You may well be surprised, once you get started, how natural discussions of essence can become. You should plan to start simply, then build ongoing discussions. You might also be surprised how easy it is to continue, once you get the courage to begin.
One simple way to start is: "Mom, I've been thinking about____________, and I wonder if it would be all right if we talked about it? Now would be a good time for me. Is this an OK time for you?"
Or, "Mabel, we've been friends for a long time. You know how much I love and respect you. But I have some concerns I'd like to share with you. I'm worried about your safety. It seems like now might be a good time for you to consider getting some household help with cooking or cleaning, or gardening. At some point, you may even want to consider the pros and cons of moving to a residential care facility or getting some home health assistance at home...I would sure hate to see you get hurt."
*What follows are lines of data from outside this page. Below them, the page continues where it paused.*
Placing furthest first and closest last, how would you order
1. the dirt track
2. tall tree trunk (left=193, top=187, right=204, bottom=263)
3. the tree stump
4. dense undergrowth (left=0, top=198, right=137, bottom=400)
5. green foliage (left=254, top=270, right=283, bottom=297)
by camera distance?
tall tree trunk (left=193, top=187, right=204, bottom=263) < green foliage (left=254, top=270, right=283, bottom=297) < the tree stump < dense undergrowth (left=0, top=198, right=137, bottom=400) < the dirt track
Be forewarned, no ground rule can assure the discussion outcome you desire. In fallible human communication, there really are no 'sure things.' But, as the old saying goes: 'nothing ventured, nothing gained.'
It may be helpful to remember that you are only responsible for practicing the musical score, for playing your own instrument according to the ground rules, for trying your very best. In the end, the discussion's resulting sound may be more akin to a child's discordant 'harmonizing' than one of Mozart's masterpieces.
That's OK. As anyone who has ever listened to the symphonies of childhood knows, what appears to be disharmonic might actually be the very best a person can do under the circumstances. And that, after all, is the most any of us can ever be responsible for.
You should also know that it is not uncommon to have to repeat a particular essential conversation more than once. Both teachers and marketing experts agree on one thing: that a person has to have a 'readiness to learn' for change to occur. And we humans are notoriously resistant to change.
In practice, that sometimes means that we don't change until or unless we have to. Great Aunt Matilda may have been warned for years by her family that she needed extra help and that she was at risk for falling and breaking a hip, but most likely she just plain wasn't ready to listen. Ditto for Mabel above. All you can do is try. And try again.
If you have a similar circumstance in your family, do your best to effect a change, but know that in the end, you may not be able to make someone 'see sense' in the way you wish they would. Alas, wherever you go, there we are: the humans, with all our foibles, quirks, irritations and vulnerabilities. And blessings. Along with fragile glory.
Be aware that though practice doesn't necessarily make perfect, it sure does make for a better-sounding symphony, one in which the players are working with one another, as opposed to against one another, playing off the same score. And leaving a musical legacy of truthfulness and grace.
Helpful tool: Seize the day. Compose that family love symphony. Today. Play it tomorrow. Be sure to 'seize the day' in a gentle, loving, and straightforward fashion. Then work through the difficulties as they arise. Carpe diem. And may God bless you.